■ DOCUMENT EXCERPT
┌──
Background: CONUT (Controlling nutritional status) is a useful tool for preoperative nutritional evaluation. The relationship between the preoperative nutritional status and the postoperative complications of pancreatoduodenectomy has not yet been fully understood. The purpose of this study is to determine whether the preoperative nutritional status relates to the postoperative complications.
Methods: Preoperative CONUT scores of total 374 patients before pancreatoduodenectomy were compared to the postoperative complications, including surgical site infection, postoperative pancreatic fistula, and general postoperative complications graded by Clavien-Dindo classification.
└──
■ DATASET ENTRIES
┌──
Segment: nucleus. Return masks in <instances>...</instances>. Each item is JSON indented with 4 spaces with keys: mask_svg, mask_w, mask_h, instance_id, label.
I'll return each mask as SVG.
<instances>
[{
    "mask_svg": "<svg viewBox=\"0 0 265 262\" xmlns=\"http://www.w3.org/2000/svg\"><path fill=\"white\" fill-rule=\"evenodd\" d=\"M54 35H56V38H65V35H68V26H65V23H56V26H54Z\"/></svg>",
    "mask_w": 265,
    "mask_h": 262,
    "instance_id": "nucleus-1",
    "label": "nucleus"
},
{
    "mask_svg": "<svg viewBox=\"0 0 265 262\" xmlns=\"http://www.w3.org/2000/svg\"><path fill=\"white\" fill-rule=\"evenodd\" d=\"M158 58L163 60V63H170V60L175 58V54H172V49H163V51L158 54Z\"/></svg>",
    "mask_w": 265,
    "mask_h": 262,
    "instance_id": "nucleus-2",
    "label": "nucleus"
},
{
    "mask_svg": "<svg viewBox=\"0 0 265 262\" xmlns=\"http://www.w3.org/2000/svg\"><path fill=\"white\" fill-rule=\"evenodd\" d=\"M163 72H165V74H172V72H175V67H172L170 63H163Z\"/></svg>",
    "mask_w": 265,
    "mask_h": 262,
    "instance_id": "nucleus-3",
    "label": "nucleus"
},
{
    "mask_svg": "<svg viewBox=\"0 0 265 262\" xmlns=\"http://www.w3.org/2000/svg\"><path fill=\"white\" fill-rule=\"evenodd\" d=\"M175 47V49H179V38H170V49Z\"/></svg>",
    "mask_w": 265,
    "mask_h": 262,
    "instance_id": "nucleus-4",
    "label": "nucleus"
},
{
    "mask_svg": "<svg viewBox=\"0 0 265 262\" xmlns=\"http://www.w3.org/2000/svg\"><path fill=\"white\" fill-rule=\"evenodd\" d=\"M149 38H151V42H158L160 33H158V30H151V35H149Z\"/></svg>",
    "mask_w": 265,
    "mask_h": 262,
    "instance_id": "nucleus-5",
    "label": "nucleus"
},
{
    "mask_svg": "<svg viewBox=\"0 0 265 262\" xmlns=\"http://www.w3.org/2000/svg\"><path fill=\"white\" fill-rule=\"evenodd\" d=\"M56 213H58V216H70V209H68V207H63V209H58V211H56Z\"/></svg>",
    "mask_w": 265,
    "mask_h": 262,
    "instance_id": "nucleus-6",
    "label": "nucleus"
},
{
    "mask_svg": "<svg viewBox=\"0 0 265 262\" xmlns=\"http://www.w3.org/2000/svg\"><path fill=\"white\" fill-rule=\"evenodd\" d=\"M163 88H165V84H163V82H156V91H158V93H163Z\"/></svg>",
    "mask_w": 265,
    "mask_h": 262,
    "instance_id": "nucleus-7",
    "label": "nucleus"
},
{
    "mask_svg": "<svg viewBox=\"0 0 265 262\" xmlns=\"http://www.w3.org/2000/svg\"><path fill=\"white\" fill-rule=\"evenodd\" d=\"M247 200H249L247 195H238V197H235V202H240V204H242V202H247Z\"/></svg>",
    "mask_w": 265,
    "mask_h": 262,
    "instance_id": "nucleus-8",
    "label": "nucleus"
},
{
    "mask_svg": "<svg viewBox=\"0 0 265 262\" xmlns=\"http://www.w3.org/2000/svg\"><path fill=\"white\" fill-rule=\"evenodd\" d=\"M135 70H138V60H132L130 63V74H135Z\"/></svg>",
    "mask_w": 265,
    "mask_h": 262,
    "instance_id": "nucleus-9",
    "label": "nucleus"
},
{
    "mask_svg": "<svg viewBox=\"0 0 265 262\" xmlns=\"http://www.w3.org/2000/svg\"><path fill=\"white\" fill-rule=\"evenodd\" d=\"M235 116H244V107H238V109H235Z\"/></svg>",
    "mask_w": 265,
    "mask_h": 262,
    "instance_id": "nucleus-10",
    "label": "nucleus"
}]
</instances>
└──
■ REQUIRED ACTIONS
1. In the CONUT study abstract, how many patients had their preoperative CONUT scores compared with postoperative complications?
2. Shorten the paragraph of the CONUT study abstract that begins "Background: CONUT (Controlling nutritional status)", keeping its main facts.
3. Carry on the CONUT study abstract from the end of its Methods paragraph.

■ RESULTS IN ORDER
1. 374 patients.

2. CONUT is a useful tool for assessing nutritional status before surgery. How preoperative nutritional status relates to complications after pancreatoduodenectomy is not yet fully understood, so this study tests whether the two are related.

3.
Results: The preoperative nutritional status of 374 patients who underwent pancreatoduodenectomy was assessed by CONUT, 133 patients were judged as normal nutrition, 192 patients as mild malnutrition, and 49 patients as moderate malnutrition. No significant relation was observed between the preoperative nutritional status and the postoperative complications. Subgroup analysis with pancreatic texture revealed that postoperative complications by Clavien Dindo classification was significantly higher in the cases of malnutrition than normal in the population of the hard pancreas, where postoperative pancreatic fistula is rare (p=0.02). The postoperative complication was also high in the impaired nutrition group, when analyzed only in the cases without postoperative pancreatic fistula.
Conclusion: This study showed that impaired preoperative nutrition related to postoperative complications in the cases without pancreatic fistula. Preoperative nutritional improvement might reduce the postoperative complications.